Dabei wurde mit Hilfe der Kranarme des angedockten Space-Shuttle "Endeavour" und der Station eine Palette mit Ersatzteilen aus der Ladebucht der Raumfähre gehievt und zur Entleerung in Position gebracht.
Pumpen-Trennungseinrichtung überflutet
Derweil wurde der belgische Astronaut Frank De Winne damit beauftragt, die defekte Toilette zu inspizieren. Dabei trug er Schutzkleidung. Experten in der NASA-Bodenzentrale in Houston vermuteten, dass eine Pumpen-Trennungseinrichtung in dem millionenschweren Toilettensystem überflutet wurde. Es wurde in den USA gebaut, erst gegen Ende vergangenen Jahres mit einem Shuttle eingeflogen und hat eine Anlage zur Umwandlung von Urin in Trinkwasser.

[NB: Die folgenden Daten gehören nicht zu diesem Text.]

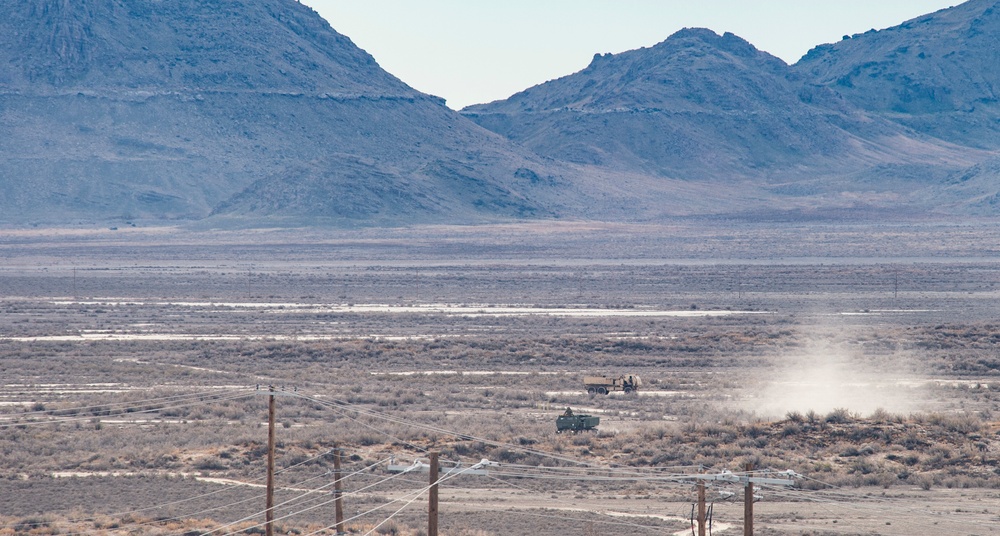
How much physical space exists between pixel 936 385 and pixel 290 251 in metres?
99.7

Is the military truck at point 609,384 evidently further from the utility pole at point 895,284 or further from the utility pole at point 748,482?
the utility pole at point 895,284

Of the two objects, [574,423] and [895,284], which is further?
[895,284]

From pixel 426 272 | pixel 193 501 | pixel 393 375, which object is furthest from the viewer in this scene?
pixel 426 272

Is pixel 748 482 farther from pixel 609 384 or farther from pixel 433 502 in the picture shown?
pixel 609 384

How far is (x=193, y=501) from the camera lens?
78.4 ft

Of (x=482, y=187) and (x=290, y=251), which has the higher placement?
(x=482, y=187)

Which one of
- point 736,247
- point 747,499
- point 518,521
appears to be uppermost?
point 736,247

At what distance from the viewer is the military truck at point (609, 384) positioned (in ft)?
127

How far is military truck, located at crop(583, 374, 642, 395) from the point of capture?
38.6 metres

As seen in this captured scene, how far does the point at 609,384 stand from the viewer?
38688mm

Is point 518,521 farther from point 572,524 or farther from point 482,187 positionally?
point 482,187

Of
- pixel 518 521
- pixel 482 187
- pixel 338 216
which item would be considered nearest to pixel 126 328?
pixel 518 521

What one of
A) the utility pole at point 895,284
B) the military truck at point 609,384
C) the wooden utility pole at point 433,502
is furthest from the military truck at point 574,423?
the utility pole at point 895,284

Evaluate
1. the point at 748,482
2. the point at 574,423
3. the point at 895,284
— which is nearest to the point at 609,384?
the point at 574,423
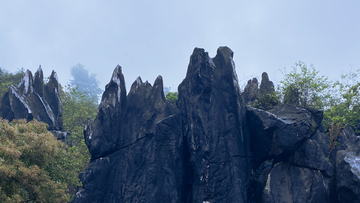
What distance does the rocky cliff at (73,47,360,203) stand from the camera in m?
9.41

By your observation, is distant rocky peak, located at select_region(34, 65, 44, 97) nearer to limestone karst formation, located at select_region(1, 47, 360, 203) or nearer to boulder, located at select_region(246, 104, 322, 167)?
limestone karst formation, located at select_region(1, 47, 360, 203)

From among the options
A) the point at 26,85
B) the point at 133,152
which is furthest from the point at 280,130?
the point at 26,85

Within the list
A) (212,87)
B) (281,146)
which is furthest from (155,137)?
(281,146)

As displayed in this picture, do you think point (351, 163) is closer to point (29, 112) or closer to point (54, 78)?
point (29, 112)

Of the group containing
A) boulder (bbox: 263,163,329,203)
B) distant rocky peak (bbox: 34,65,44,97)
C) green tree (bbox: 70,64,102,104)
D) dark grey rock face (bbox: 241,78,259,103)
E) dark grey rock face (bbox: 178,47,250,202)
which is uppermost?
green tree (bbox: 70,64,102,104)

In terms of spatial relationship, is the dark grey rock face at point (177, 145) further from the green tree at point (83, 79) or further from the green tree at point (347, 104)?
the green tree at point (83, 79)

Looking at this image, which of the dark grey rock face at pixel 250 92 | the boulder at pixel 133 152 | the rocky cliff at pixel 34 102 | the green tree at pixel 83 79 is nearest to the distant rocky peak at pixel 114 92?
the boulder at pixel 133 152

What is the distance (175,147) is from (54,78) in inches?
579

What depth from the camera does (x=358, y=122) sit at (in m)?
14.5

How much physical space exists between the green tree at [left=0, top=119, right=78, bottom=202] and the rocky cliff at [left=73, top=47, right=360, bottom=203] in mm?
1585

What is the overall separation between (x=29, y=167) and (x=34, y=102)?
9.86 metres

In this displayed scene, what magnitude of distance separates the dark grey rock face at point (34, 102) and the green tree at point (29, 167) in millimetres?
5592

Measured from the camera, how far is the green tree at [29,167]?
796 cm

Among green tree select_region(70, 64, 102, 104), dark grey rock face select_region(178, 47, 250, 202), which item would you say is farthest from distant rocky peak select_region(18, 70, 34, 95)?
green tree select_region(70, 64, 102, 104)
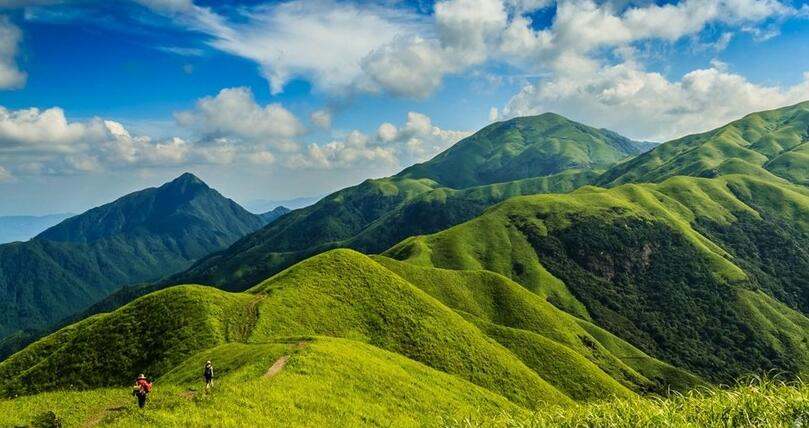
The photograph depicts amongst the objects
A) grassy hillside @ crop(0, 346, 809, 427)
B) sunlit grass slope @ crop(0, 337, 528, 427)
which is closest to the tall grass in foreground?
grassy hillside @ crop(0, 346, 809, 427)

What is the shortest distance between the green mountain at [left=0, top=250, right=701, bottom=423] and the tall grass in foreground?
21.5m

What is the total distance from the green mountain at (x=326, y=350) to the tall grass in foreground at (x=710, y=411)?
21478 millimetres

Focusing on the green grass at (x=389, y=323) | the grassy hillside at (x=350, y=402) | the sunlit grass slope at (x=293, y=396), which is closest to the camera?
the grassy hillside at (x=350, y=402)

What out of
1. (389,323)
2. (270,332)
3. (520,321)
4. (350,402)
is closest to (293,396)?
(350,402)

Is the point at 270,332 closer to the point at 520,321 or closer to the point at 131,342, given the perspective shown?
the point at 131,342

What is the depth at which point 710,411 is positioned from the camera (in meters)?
16.0

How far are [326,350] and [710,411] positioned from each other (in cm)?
4412

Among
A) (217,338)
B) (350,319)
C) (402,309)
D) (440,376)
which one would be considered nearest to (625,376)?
(402,309)

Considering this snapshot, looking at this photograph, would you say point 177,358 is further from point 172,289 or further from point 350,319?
point 350,319

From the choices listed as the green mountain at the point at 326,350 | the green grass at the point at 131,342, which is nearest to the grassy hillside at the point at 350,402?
the green mountain at the point at 326,350

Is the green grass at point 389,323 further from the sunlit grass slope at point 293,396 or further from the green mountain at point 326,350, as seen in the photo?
the sunlit grass slope at point 293,396

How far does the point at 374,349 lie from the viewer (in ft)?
227

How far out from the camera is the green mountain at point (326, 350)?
48.2 metres

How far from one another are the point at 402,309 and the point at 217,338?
3734 cm
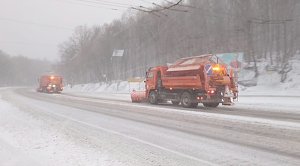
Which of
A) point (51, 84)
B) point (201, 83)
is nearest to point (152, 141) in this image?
point (201, 83)

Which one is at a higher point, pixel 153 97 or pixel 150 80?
pixel 150 80

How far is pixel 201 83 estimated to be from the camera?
22.8 m

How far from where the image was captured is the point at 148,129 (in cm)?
1431

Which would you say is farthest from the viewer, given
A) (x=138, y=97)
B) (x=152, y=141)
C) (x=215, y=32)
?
(x=215, y=32)

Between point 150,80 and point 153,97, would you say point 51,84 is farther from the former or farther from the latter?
point 153,97

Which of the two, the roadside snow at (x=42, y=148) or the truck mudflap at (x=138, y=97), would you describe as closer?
the roadside snow at (x=42, y=148)

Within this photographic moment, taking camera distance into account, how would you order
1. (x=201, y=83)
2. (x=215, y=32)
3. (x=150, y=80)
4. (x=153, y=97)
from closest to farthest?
(x=201, y=83) → (x=153, y=97) → (x=150, y=80) → (x=215, y=32)

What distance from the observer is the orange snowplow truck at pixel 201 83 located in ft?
74.4

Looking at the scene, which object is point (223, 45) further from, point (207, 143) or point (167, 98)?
point (207, 143)

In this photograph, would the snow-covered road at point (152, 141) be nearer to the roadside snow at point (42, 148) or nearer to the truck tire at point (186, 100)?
the roadside snow at point (42, 148)

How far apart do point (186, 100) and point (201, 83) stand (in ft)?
5.53

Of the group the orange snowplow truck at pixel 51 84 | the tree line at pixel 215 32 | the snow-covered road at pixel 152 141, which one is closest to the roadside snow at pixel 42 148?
the snow-covered road at pixel 152 141

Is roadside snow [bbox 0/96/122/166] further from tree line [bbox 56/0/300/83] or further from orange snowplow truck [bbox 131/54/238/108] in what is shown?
tree line [bbox 56/0/300/83]

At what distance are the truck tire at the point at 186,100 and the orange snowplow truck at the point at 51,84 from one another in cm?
3918
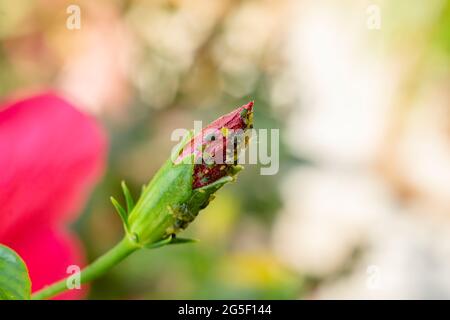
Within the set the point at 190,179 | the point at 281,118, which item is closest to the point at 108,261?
the point at 190,179

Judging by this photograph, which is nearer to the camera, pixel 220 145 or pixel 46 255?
pixel 220 145

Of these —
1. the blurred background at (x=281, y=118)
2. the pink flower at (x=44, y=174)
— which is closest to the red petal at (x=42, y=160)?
the pink flower at (x=44, y=174)

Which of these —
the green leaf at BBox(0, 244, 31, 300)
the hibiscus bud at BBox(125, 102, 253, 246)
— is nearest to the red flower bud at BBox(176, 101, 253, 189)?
the hibiscus bud at BBox(125, 102, 253, 246)

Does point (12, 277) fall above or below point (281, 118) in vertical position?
below

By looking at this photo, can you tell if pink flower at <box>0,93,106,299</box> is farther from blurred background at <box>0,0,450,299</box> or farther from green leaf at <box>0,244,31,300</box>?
blurred background at <box>0,0,450,299</box>

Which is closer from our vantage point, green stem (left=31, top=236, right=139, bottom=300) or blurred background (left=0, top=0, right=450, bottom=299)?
green stem (left=31, top=236, right=139, bottom=300)

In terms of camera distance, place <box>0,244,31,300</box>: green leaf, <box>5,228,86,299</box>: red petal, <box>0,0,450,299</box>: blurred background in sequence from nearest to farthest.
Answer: <box>0,244,31,300</box>: green leaf → <box>5,228,86,299</box>: red petal → <box>0,0,450,299</box>: blurred background

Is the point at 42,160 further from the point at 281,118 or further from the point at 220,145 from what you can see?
Answer: the point at 281,118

Toiletten können noch nicht geleert werden
Bis das Problem behoben ist, müssen sich die 13 Raumfahrer in der ISS laut NASA-Anweisung nunmehr streng aufteilen: Die siebenköpfige Besatzung der "Endeavour" besucht ihr eigenes stilles Örtchen, während die sechs Dauerbewohner der ISS das russische Klo benutzen dürfen. Der Toiletten-Abfallwasser-Tank der "Endeavour" kann allerdings nicht geleert werden, so lange der Shuttle an der ISS angedockt ist. Die Ausgangsdüse liegt so, dass beim Austreten die neue Plattform besudelt werden könnte, die am Samstag bei einem ersten Außenbordeinsatz am japanischen Forschungslabor "Kibo" angebracht worden war.